Exercise details — Print, exactly and completely, every entry in the data.

↓

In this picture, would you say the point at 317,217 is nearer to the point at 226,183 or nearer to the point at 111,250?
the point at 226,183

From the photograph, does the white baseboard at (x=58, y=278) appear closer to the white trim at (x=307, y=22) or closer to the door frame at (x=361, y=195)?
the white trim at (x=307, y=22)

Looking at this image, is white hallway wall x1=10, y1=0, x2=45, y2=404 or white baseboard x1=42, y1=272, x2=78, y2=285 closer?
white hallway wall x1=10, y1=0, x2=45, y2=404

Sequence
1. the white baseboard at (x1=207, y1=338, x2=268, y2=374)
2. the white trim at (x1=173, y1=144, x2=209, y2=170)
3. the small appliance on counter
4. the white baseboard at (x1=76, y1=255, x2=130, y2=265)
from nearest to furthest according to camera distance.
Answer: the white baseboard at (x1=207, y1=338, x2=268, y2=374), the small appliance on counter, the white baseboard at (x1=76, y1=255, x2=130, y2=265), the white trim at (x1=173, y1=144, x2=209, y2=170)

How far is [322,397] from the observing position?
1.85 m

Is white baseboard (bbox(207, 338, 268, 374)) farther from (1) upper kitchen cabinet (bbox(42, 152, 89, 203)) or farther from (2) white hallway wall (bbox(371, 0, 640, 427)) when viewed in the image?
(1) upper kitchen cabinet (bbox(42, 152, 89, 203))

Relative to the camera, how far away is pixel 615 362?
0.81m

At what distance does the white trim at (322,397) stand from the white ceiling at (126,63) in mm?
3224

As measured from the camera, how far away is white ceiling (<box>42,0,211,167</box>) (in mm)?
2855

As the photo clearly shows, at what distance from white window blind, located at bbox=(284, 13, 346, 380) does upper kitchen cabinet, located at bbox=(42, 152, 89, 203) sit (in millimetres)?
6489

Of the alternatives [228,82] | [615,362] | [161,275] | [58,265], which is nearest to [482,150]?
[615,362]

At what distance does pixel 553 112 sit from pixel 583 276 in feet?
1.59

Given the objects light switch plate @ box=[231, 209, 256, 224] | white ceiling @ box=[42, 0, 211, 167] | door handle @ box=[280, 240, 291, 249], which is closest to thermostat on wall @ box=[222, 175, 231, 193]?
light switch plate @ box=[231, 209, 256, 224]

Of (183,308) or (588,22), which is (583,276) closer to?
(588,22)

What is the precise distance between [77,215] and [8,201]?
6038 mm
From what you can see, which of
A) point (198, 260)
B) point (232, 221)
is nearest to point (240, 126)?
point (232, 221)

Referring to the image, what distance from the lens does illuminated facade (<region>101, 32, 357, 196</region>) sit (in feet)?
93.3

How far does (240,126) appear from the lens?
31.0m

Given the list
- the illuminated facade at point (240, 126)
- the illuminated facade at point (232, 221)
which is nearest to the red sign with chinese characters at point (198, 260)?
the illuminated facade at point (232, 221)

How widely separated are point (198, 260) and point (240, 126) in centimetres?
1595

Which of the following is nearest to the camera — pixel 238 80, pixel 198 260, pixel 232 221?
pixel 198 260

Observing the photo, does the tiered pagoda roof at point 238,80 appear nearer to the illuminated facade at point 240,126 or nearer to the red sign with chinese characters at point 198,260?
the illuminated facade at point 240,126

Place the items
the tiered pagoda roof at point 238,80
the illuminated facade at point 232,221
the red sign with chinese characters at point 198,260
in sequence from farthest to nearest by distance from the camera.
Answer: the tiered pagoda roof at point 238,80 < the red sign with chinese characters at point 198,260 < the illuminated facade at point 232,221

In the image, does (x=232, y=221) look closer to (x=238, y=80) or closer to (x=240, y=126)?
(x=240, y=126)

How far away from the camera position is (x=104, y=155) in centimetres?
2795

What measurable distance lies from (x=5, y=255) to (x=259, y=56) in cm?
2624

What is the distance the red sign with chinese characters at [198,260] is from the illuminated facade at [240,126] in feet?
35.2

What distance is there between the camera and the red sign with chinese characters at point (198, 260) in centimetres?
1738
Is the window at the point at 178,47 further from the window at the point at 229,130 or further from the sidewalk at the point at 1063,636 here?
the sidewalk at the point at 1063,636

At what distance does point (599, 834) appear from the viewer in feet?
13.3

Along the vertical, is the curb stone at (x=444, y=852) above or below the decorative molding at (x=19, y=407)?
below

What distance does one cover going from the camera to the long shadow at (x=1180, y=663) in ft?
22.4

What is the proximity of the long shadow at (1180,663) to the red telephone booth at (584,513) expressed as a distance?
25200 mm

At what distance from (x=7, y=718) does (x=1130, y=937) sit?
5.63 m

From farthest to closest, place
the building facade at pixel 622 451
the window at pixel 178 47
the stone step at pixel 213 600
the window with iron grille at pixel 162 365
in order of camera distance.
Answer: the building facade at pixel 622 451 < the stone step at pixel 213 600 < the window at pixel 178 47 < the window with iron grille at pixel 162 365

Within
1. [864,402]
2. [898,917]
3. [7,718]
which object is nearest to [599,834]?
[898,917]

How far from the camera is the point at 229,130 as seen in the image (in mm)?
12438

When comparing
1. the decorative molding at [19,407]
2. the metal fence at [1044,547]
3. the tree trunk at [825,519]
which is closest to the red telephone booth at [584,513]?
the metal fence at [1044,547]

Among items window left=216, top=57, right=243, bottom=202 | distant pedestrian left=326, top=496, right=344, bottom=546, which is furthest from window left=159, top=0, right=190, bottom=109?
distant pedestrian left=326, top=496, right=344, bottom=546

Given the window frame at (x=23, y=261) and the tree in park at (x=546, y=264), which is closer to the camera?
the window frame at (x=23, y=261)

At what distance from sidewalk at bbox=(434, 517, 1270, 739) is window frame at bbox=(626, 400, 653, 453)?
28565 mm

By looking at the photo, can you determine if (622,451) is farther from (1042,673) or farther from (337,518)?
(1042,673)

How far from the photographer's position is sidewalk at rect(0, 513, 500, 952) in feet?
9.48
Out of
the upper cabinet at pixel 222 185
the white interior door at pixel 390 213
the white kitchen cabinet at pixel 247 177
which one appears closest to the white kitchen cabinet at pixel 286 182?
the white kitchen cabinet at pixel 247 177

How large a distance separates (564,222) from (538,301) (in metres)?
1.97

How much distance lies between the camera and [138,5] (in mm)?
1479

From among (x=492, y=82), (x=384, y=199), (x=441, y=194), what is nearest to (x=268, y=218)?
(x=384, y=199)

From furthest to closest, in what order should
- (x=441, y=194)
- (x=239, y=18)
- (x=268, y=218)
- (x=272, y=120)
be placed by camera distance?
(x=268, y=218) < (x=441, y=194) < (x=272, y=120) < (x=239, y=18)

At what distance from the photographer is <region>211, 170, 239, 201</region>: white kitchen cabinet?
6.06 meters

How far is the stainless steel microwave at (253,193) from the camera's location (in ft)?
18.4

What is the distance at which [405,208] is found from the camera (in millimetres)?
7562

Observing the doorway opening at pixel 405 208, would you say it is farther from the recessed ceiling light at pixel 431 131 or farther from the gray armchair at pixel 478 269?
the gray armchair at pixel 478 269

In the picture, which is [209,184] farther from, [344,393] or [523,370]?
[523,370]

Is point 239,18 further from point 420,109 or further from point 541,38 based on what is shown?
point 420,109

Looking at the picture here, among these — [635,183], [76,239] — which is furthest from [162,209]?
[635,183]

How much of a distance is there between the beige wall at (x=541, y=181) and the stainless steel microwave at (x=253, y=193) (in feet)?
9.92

↑

Task result —
In this picture, would you say the point at 317,217 is nearer to the point at 226,183 or nearer to the point at 111,250?
the point at 226,183

From the photograph, does the white baseboard at (x=58, y=278) appear closer to the white trim at (x=307, y=22) or closer to the door frame at (x=361, y=195)?
the white trim at (x=307, y=22)

Looking at this image, is white hallway wall x1=10, y1=0, x2=45, y2=404 or white baseboard x1=42, y1=272, x2=78, y2=285 closer?
white hallway wall x1=10, y1=0, x2=45, y2=404

Sequence
1. the white baseboard at (x1=207, y1=338, x2=268, y2=374)
2. the white trim at (x1=173, y1=144, x2=209, y2=170)
3. the small appliance on counter
4. the white baseboard at (x1=76, y1=255, x2=130, y2=265)
from nearest to furthest according to camera distance.
Answer: the white baseboard at (x1=207, y1=338, x2=268, y2=374), the small appliance on counter, the white baseboard at (x1=76, y1=255, x2=130, y2=265), the white trim at (x1=173, y1=144, x2=209, y2=170)

How far is [322,397] from the observing position?
1.85 m

Is white baseboard (bbox(207, 338, 268, 374)) farther from (1) upper kitchen cabinet (bbox(42, 152, 89, 203)) or farther from (2) white hallway wall (bbox(371, 0, 640, 427)) when viewed in the image?
(1) upper kitchen cabinet (bbox(42, 152, 89, 203))

Relative to the camera, how far away is pixel 615 362?
0.81m

At what distance does the white trim at (322,397) stand from the white ceiling at (126,63) in mm?
3224

As measured from the camera, how far away is white ceiling (<box>42,0,211,167</box>) (in mm)?
2855

As the photo clearly shows, at what distance from white window blind, located at bbox=(284, 13, 346, 380) does upper kitchen cabinet, located at bbox=(42, 152, 89, 203) sit (in millimetres)?
6489

Of the alternatives [228,82] | [615,362] | [161,275] | [58,265], which is nearest to [482,150]?
[615,362]

At what distance does pixel 553 112 sit from pixel 583 276 in feet?
1.59

Given the objects light switch plate @ box=[231, 209, 256, 224] | white ceiling @ box=[42, 0, 211, 167] | door handle @ box=[280, 240, 291, 249], which is closest to thermostat on wall @ box=[222, 175, 231, 193]?
light switch plate @ box=[231, 209, 256, 224]

Of (183,308) or (588,22), which is (583,276) closer to?
(588,22)

What is the precise distance between [77,215] and [8,201]?
6038 mm
From what you can see, which of
A) point (198, 260)
B) point (232, 221)
is nearest to point (240, 126)?
point (232, 221)

Referring to the image, what distance from the lens does illuminated facade (<region>101, 32, 357, 196</region>) sit (in feet)?
93.3

How far does (240,126) appear from the lens?
31.0m

Given the list
- the illuminated facade at point (240, 126)
- the illuminated facade at point (232, 221)
which is nearest to the red sign with chinese characters at point (198, 260)?
the illuminated facade at point (232, 221)

How widely separated are point (198, 260) and point (240, 126) in centimetres?
1595

Which of the following is nearest to the camera — pixel 238 80, pixel 198 260, pixel 232 221?
pixel 198 260

Observing the photo, does the tiered pagoda roof at point 238,80 appear nearer to the illuminated facade at point 240,126 or nearer to the red sign with chinese characters at point 198,260?
the illuminated facade at point 240,126

Place the items
the tiered pagoda roof at point 238,80
the illuminated facade at point 232,221
the red sign with chinese characters at point 198,260
in sequence from farthest to nearest by distance from the camera.
Answer: the tiered pagoda roof at point 238,80 < the red sign with chinese characters at point 198,260 < the illuminated facade at point 232,221

In the image, does (x=232, y=221) look closer to (x=238, y=80) or closer to (x=240, y=126)?
(x=240, y=126)

How far away from the camera position is (x=104, y=155) in centimetres?
2795

What measurable distance lies from (x=5, y=255) to (x=259, y=56) in cm?
2624

What is the distance the red sign with chinese characters at [198,260] is from the illuminated facade at [240,126] in feet?
35.2

What distance is there between the camera and the red sign with chinese characters at point (198, 260) in centimetres?
1738
Is the window at the point at 178,47 further from the window at the point at 229,130 or further from the sidewalk at the point at 1063,636 here?
the sidewalk at the point at 1063,636

At what distance does point (599, 834) appear from the viewer in feet?
13.3

Along the vertical, is the curb stone at (x=444, y=852) above or below the decorative molding at (x=19, y=407)?
below

What distance does one cover going from the camera to the long shadow at (x=1180, y=663) in ft?
22.4

What is the proximity of the long shadow at (1180,663) to the red telephone booth at (584,513) expressed as a distance?
25200 mm

At what distance from (x=7, y=718) does (x=1130, y=937) sit?
5.63 m

From farthest to closest, place
the building facade at pixel 622 451
the window at pixel 178 47
the stone step at pixel 213 600
the window with iron grille at pixel 162 365
in order of camera distance.
Answer: the building facade at pixel 622 451 < the stone step at pixel 213 600 < the window at pixel 178 47 < the window with iron grille at pixel 162 365

Within
1. [864,402]
2. [898,917]
3. [7,718]
which object is nearest to [599,834]?
[898,917]

How far from the camera is the point at 229,130 as seen in the image (in mm)?
12438

When comparing
1. the decorative molding at [19,407]
2. the metal fence at [1044,547]
3. the tree trunk at [825,519]
which is closest to the red telephone booth at [584,513]?
the metal fence at [1044,547]

Among items window left=216, top=57, right=243, bottom=202 | distant pedestrian left=326, top=496, right=344, bottom=546, which is furthest from window left=159, top=0, right=190, bottom=109?
distant pedestrian left=326, top=496, right=344, bottom=546

Given the window frame at (x=23, y=261) and the tree in park at (x=546, y=264), which is closer to the camera?
the window frame at (x=23, y=261)

At what distance from sidewalk at bbox=(434, 517, 1270, 739) is window frame at bbox=(626, 400, 653, 453)?
28565 mm

By looking at the photo, can you determine if (622,451) is farther from (1042,673) or farther from (337,518)?
(1042,673)

How far from the photographer's position is sidewalk at rect(0, 513, 500, 952) in feet?
9.48
Out of
the upper cabinet at pixel 222 185
the white interior door at pixel 390 213
the white kitchen cabinet at pixel 247 177
which one appears closest to the white kitchen cabinet at pixel 286 182?
the white kitchen cabinet at pixel 247 177

How large a distance separates (564,222) from (538,301) (in metres)?
1.97

How much distance lies between the camera and [138,5] (in mm)?
1479

From among (x=492, y=82), (x=384, y=199), (x=441, y=194), what is nearest to (x=268, y=218)?
(x=384, y=199)

From furthest to closest, in what order should
- (x=441, y=194)
- (x=239, y=18)
- (x=268, y=218)
- (x=272, y=120)
be placed by camera distance?
(x=268, y=218) < (x=441, y=194) < (x=272, y=120) < (x=239, y=18)

At what distance from the photographer is <region>211, 170, 239, 201</region>: white kitchen cabinet?
6.06 meters

How far is the stainless steel microwave at (253,193) from the camera's location (in ft)?
18.4

What is the distance at which [405,208] is found from the camera (in millimetres)?
7562

Observing the doorway opening at pixel 405 208, would you say it is farther from the recessed ceiling light at pixel 431 131 or farther from the gray armchair at pixel 478 269?
the gray armchair at pixel 478 269

In the picture, which is [209,184] farther from, [344,393] or [523,370]?
[523,370]

Is point 239,18 further from point 420,109 or further from point 541,38 based on what is shown?
point 420,109

Looking at the picture here, among these — [635,183], [76,239] — which is furthest from [162,209]?
[635,183]

How much of a distance is there between the beige wall at (x=541, y=181) and the stainless steel microwave at (x=253, y=193) (in feet)?
9.92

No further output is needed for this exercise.